--- Start RECORDS FOR PROCESSING ---

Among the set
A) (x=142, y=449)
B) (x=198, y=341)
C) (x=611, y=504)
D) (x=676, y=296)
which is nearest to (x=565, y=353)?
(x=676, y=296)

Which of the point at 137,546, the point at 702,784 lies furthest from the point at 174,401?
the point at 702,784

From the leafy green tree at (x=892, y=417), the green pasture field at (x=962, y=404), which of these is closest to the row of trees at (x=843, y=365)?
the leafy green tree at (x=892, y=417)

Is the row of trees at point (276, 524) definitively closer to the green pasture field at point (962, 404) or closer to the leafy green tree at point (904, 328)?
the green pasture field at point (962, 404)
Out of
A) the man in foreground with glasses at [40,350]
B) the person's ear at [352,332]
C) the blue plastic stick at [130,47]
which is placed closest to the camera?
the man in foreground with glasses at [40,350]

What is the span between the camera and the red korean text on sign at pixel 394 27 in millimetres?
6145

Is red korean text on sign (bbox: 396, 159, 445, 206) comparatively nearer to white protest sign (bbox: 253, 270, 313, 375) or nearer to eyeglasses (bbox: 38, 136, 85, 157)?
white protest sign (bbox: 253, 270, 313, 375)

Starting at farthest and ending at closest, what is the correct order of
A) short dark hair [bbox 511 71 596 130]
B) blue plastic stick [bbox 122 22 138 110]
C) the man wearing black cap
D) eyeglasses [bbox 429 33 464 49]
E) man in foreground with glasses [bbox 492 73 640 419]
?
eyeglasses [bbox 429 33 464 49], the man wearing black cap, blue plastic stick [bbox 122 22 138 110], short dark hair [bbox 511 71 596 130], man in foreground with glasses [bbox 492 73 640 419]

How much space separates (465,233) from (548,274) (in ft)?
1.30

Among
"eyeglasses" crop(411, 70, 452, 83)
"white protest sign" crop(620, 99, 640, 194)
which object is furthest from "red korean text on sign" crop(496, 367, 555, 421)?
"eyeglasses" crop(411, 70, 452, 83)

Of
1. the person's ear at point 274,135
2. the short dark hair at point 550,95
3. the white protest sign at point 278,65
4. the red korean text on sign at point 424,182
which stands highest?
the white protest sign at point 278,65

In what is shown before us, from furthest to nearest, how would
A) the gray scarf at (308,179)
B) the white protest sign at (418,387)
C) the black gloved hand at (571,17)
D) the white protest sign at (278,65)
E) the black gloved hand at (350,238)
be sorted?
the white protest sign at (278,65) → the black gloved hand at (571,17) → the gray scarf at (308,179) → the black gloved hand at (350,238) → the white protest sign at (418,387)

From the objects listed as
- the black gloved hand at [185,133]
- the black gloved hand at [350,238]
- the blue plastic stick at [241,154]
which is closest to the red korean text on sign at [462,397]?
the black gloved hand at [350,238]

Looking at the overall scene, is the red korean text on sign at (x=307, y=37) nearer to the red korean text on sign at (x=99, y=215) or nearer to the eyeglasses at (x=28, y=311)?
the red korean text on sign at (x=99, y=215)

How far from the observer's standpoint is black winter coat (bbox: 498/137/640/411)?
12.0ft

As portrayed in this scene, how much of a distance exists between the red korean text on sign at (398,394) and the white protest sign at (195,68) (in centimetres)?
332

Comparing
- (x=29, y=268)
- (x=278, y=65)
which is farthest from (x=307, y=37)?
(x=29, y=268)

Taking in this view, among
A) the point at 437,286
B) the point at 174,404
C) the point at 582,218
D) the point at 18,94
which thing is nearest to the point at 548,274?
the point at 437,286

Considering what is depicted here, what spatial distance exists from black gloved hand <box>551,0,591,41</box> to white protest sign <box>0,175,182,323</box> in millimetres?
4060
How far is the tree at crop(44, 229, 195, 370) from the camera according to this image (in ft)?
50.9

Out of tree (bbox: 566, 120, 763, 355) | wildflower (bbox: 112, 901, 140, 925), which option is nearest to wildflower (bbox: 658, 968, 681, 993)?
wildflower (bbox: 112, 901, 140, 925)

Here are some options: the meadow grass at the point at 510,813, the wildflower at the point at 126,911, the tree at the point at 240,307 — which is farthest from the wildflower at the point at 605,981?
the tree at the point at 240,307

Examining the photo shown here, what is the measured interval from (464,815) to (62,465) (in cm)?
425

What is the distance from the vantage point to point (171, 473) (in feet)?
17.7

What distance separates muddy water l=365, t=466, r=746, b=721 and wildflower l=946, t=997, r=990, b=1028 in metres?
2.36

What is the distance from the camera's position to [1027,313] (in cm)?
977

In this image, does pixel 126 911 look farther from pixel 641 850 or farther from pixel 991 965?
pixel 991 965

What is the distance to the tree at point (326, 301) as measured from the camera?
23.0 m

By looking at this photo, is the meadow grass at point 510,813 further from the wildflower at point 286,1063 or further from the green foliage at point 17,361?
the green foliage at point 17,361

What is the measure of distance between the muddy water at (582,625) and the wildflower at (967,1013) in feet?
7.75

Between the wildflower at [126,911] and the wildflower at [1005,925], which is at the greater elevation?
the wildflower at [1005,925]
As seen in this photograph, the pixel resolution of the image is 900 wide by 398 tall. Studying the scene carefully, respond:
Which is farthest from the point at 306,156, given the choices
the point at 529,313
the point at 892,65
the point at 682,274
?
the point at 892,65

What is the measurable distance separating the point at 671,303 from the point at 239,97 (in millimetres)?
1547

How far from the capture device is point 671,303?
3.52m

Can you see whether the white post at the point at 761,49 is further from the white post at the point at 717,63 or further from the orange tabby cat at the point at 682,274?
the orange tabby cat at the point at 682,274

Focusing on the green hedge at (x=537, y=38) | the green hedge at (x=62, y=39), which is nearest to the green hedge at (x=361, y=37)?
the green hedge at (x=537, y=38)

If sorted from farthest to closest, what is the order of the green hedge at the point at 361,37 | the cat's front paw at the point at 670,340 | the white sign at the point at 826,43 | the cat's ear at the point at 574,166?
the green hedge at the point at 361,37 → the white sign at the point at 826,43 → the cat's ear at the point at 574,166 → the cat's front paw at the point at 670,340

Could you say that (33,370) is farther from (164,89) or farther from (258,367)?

--- End RECORDS FOR PROCESSING ---

▸ EXERCISE GOAL
Here, the records must be output exactly and in full.

▸ RESULT OF THE TASK
Among the set
A) (x=142, y=449)
B) (x=198, y=341)
C) (x=611, y=504)
D) (x=676, y=296)
which is nearest to (x=565, y=353)?
(x=676, y=296)

Which of the point at 137,546, the point at 702,784 lies furthest from the point at 174,401?
the point at 702,784

From the leafy green tree at (x=892, y=417), the green pasture field at (x=962, y=404), which of these is closest to the row of trees at (x=843, y=365)?
the leafy green tree at (x=892, y=417)

Is the row of trees at point (276, 524) definitively closer to the green pasture field at point (962, 404) or closer to the leafy green tree at point (904, 328)?
the green pasture field at point (962, 404)
Out of
A) the man in foreground with glasses at [40,350]
B) the person's ear at [352,332]
C) the blue plastic stick at [130,47]
which is placed closest to the camera?
the man in foreground with glasses at [40,350]

What is the span between the camera and the red korean text on sign at pixel 394 27 in millimetres?
6145

Is red korean text on sign (bbox: 396, 159, 445, 206) comparatively nearer to white protest sign (bbox: 253, 270, 313, 375) or nearer to eyeglasses (bbox: 38, 136, 85, 157)?
white protest sign (bbox: 253, 270, 313, 375)

Starting at farthest and ending at closest, what is the correct order of
A) short dark hair [bbox 511 71 596 130]
B) blue plastic stick [bbox 122 22 138 110]
C) the man wearing black cap
D) eyeglasses [bbox 429 33 464 49]
E) man in foreground with glasses [bbox 492 73 640 419]
?
eyeglasses [bbox 429 33 464 49], the man wearing black cap, blue plastic stick [bbox 122 22 138 110], short dark hair [bbox 511 71 596 130], man in foreground with glasses [bbox 492 73 640 419]

How much space separates (465,233) from (548,274) (in ft)?
1.30

Among
"eyeglasses" crop(411, 70, 452, 83)
"white protest sign" crop(620, 99, 640, 194)
which object is furthest from "red korean text on sign" crop(496, 367, 555, 421)?
"eyeglasses" crop(411, 70, 452, 83)

Of
1. the person's ear at point 274,135
2. the short dark hair at point 550,95
3. the white protest sign at point 278,65
4. the red korean text on sign at point 424,182
which stands highest?
the white protest sign at point 278,65

In what is shown before us, from furthest to nearest, how would
A) the gray scarf at (308,179)
B) the white protest sign at (418,387)
C) the black gloved hand at (571,17)
D) the white protest sign at (278,65)
E) the black gloved hand at (350,238)
be sorted?
the white protest sign at (278,65) → the black gloved hand at (571,17) → the gray scarf at (308,179) → the black gloved hand at (350,238) → the white protest sign at (418,387)

From the objects listed as
- the black gloved hand at [185,133]
- the black gloved hand at [350,238]
- the blue plastic stick at [241,154]
which is closest to the red korean text on sign at [462,397]?
the black gloved hand at [350,238]

Looking at the overall scene, is the red korean text on sign at (x=307, y=37) nearer to the red korean text on sign at (x=99, y=215) or nearer to the eyeglasses at (x=28, y=311)?
the red korean text on sign at (x=99, y=215)

How far from the observer's standpoint is black winter coat (bbox: 498/137/640/411)?
12.0ft

As portrayed in this scene, how much of a distance exists between the red korean text on sign at (398,394) and the white protest sign at (195,68) (in centimetres)?
332

Comparing
- (x=29, y=268)
- (x=278, y=65)
which is farthest from (x=307, y=37)?
(x=29, y=268)

Taking in this view, among
A) the point at 437,286
B) the point at 174,404
C) the point at 582,218
D) the point at 18,94
which thing is nearest to the point at 548,274?
the point at 437,286

Considering what is depicted here, what spatial distance exists from black gloved hand <box>551,0,591,41</box> to white protest sign <box>0,175,182,323</box> in millimetres?
4060
How far is the tree at crop(44, 229, 195, 370) from the camera according to this image (in ft)?
50.9

Out of tree (bbox: 566, 120, 763, 355) | wildflower (bbox: 112, 901, 140, 925), which option is nearest to wildflower (bbox: 658, 968, 681, 993)?
wildflower (bbox: 112, 901, 140, 925)

Here are some options: the meadow grass at the point at 510,813, the wildflower at the point at 126,911, the tree at the point at 240,307 — which is farthest from the wildflower at the point at 605,981?
the tree at the point at 240,307

Examining the photo shown here, what is the measured interval from (464,815) to (62,465) (in cm)?
425

What is the distance from the vantage point to point (171, 473) (in feet)?
17.7

What distance separates muddy water l=365, t=466, r=746, b=721 and wildflower l=946, t=997, r=990, b=1028 in metres?
2.36

What is the distance from the camera's position to [1027,313] (in cm)?
977

In this image, does pixel 126 911 look farther from pixel 641 850 or farther from pixel 991 965?
pixel 991 965

What is the distance to the tree at point (326, 301) as measured from the camera?
23.0 m

By looking at this photo, is the meadow grass at point 510,813 further from the wildflower at point 286,1063 or further from the green foliage at point 17,361?
the green foliage at point 17,361

What is the measure of distance between the muddy water at (582,625) and the wildflower at (967,1013) in feet?
7.75

Between the wildflower at [126,911] and the wildflower at [1005,925], which is at the greater elevation?
the wildflower at [1005,925]
As seen in this photograph, the pixel resolution of the image is 900 wide by 398 tall. Studying the scene carefully, respond:
Which is farthest from the point at 306,156, given the choices
the point at 529,313
the point at 892,65
the point at 682,274
?
the point at 892,65

What is the measurable distance separating the point at 671,303 from the point at 239,97 (in millimetres)?
1547

How far from the capture device is point 671,303?
3.52m

Can you see whether the white post at the point at 761,49 is further from the white post at the point at 717,63 or further from the orange tabby cat at the point at 682,274?
the orange tabby cat at the point at 682,274

Focusing on the green hedge at (x=537, y=38) | the green hedge at (x=62, y=39), which is nearest to the green hedge at (x=361, y=37)?
the green hedge at (x=537, y=38)

If sorted from farthest to closest, what is the order of the green hedge at the point at 361,37 | the cat's front paw at the point at 670,340 | the white sign at the point at 826,43 | the cat's ear at the point at 574,166?
the green hedge at the point at 361,37 → the white sign at the point at 826,43 → the cat's ear at the point at 574,166 → the cat's front paw at the point at 670,340

Could you say that (33,370) is farther from (164,89) or farther from (258,367)?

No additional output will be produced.